#### Task to complete:
Duplicate the stretch of the text on ASHA workers from "According to government" through "to roam unnecessarily.", keeping every word unchanged.

#### Supplied text:
******************************

“We don’t get a monthly salary, the payment is based on tasks, like a task wage. For example, When the baby is born, we visit the home and take care of both the baby and the mother for 42 days, and visit them 7 times and when 42 days are complete, we’re paid a meagre amount of Rs 250,” says Usha (name changed), one of the Accredited Social Health Activist (ASHA) workers from Chaukhutia in Uttarakhand.
Launched in 2005, ASHA workers, are in charge of creating awareness on health and its social determinants and mobilize the community towards local health planning and increased utilization and accountability of the existing health services.
There are over a million ASHA workers in India now.
During the surge of COVID-19, ASHA workers have become the most vulnerable group, who has to risk their lives going door to door to keep a check on the community. one ASHA worker is supposed to cater to 1,500 people in her area but real numbers are usually very high.
“We live in mountainous regions and the village is very vast, we have to go from place to place to do the survey. And there is no schedule, if they call us, we have to follow their commands, we go no matter what”.
According to government guidelines, ASHA will be the first port of call for any health-related demands of deprived sections of the population, especially women and children, who find it difficult to access health services.
During COVID-19, workers are taking surveys to collect the names of the people who came back from the cities to the village.
They collected their names and numbers, names of those who were yet to come back, according to the information given by the families. ASHA workers guided such people to stay at their homes and not to roam unnecessarily.
Usha told Maktoob how difficult it is to work so much with no salary plus take care of the house. She wakes up at 6 am, cuts off the grass, feeds the cow they have in their house, then goes off to farming and works there till 11 am. But when she has to take a pregnant woman for an ultrasound she wakes up much early. The nearest Ultrasound centre in their village is 100 kilometres away.
“When it comes to Ultrasounds, Blood tests and other required consultations, we have to run after them and tell them how important it is, otherwise they don’t care. And they will only call you when either the baby or the pregnant mother is ill”.
Underpaid and overlooked
In many states, ASHA workers have staged protests to increase their wages. In June, more than 68,000 ASHA workers and community health activists in Maharashtra went on a week-long strike till the state agreed to fulfil their demands, which included a salary hike, among other things.
Usha tells Maktoob that the ASHA workers are paid Rs 100 if a pregnant woman has safely completed nine months of her pregnancy. When the vaccine formalities of the child are completed for 12 months to 17 months, then they are paid Rs 75.
“We request the Government a monthly salary, be at Rs 2,000 or Rs 5,000; we demand a monthly salary. We are paid in pieces. The money goes directly to our bank accounts, and when we check out our accounts, someone’s received Rs 50, either Rs 100 or Rs 250, that’s it”.

******************************

(Data extracted from a collection)
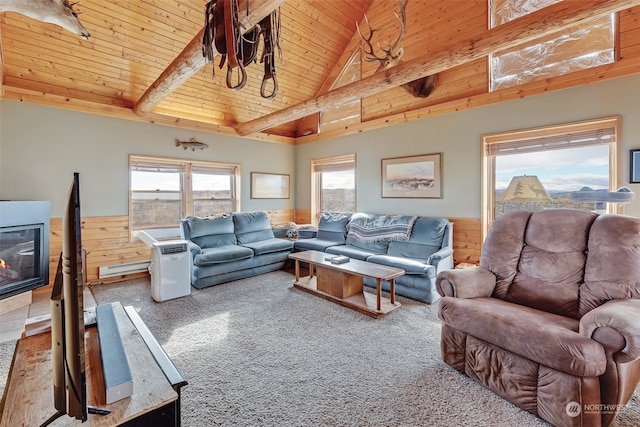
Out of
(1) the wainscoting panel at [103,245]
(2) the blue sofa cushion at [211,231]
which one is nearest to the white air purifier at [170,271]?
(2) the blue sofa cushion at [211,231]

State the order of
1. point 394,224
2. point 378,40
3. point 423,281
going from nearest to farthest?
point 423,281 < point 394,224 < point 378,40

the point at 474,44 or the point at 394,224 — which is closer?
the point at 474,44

******************************

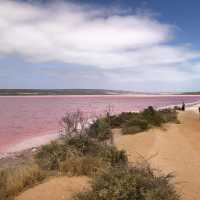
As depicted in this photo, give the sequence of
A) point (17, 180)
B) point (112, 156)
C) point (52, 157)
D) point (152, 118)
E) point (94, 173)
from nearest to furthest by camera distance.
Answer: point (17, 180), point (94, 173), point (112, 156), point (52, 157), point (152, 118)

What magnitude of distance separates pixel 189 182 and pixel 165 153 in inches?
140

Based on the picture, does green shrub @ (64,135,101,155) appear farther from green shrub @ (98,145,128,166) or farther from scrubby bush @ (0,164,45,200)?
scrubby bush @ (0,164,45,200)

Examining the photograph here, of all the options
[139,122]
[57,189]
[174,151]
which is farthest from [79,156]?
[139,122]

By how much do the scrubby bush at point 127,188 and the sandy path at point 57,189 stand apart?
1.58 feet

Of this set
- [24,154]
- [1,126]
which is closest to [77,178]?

******************************

#### Result below:
According to government guidelines, ASHA will be the first port of call for any health-related demands of deprived sections of the population, especially women and children, who find it difficult to access health services.
During COVID-19, workers are taking surveys to collect the names of the people who came back from the cities to the village.
They collected their names and numbers, names of those who were yet to come back, according to the information given by the families. ASHA workers guided such people to stay at their homes and not to roam unnecessarily.